Extraction Debug Tool

The punch ships with a companion tool punchplatform-archive-client.sh that lets you easily check your archive status. See punchplatform-archive-client documentation.

Scaling Up Considerations

Archiving topologies are designed to scale in a way to write batches of files in a safe and idempotent way. The question is : how do you scale to achieve enough parallelism to write lots of data coming from multi partitioned topics ?

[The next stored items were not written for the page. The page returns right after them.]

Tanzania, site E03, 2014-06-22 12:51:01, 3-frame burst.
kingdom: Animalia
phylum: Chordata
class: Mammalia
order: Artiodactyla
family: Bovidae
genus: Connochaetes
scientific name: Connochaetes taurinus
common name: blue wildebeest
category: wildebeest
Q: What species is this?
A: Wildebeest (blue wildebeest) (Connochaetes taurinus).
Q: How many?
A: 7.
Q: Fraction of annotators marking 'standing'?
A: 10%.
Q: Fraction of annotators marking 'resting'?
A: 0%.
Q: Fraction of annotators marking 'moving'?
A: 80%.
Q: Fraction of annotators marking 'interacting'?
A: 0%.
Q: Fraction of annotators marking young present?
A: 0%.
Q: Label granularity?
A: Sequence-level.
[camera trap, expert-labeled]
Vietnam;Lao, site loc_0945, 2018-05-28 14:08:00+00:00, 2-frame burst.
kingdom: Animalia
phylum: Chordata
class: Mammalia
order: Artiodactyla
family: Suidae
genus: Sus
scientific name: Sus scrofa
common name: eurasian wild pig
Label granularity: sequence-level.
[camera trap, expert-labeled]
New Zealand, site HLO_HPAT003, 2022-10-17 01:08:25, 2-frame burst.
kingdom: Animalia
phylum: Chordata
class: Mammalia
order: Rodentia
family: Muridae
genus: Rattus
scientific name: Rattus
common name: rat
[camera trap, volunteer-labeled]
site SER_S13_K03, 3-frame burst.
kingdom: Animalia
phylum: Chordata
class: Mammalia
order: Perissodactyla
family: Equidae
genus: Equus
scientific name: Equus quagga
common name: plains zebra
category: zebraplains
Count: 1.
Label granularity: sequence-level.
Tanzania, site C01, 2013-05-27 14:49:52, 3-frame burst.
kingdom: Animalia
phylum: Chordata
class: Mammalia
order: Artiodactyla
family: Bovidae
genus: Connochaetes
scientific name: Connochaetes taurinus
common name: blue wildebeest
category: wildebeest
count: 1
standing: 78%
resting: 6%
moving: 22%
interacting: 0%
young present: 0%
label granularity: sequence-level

In all case, a single file bolt instance must be in charge of handling a single batch. The reason is simply that a batch is nothing more that a continuous sequence of record from the same Kafka partition. Having a complete batch handled by a single instance of the file bolt guarantees that even after a failure/replay, the same batches will be regenerated with the same identifiers, and the same content.

You have four ways to enforce that one-batch-per-instance condition.

  1. Use a single file bolt instance : this is of course the easiest solution to start with. That single instance will receive all the data from all the partition. The file bolt is designed in a way to achieve parallel concurrent writing of several batches. This setup can thus be efficient enough for many use cases. Try it first.
  2. Use several instances of the file bolt on top of a single kafka spout. That works but use the grouping strategy to enforce that each bolt will receive all the records from the same Kafka partition.
  3. Use one file bolt instance per partition. This is easy to configure, deploy as many instances of the Kafka spout as partitions, one dedicated for each partition, and setup a file bolt for each of the spout.
  4. if you ultimately need to deploy more bolts than you have partitions, use the grouping strategy.

Prefer the simplest solutions. A single process topology deployed on a multi-core server can achieve a high throughput.

Java documentation

To see the more in-depth configuration, refer to the file bolt javadoc documentation.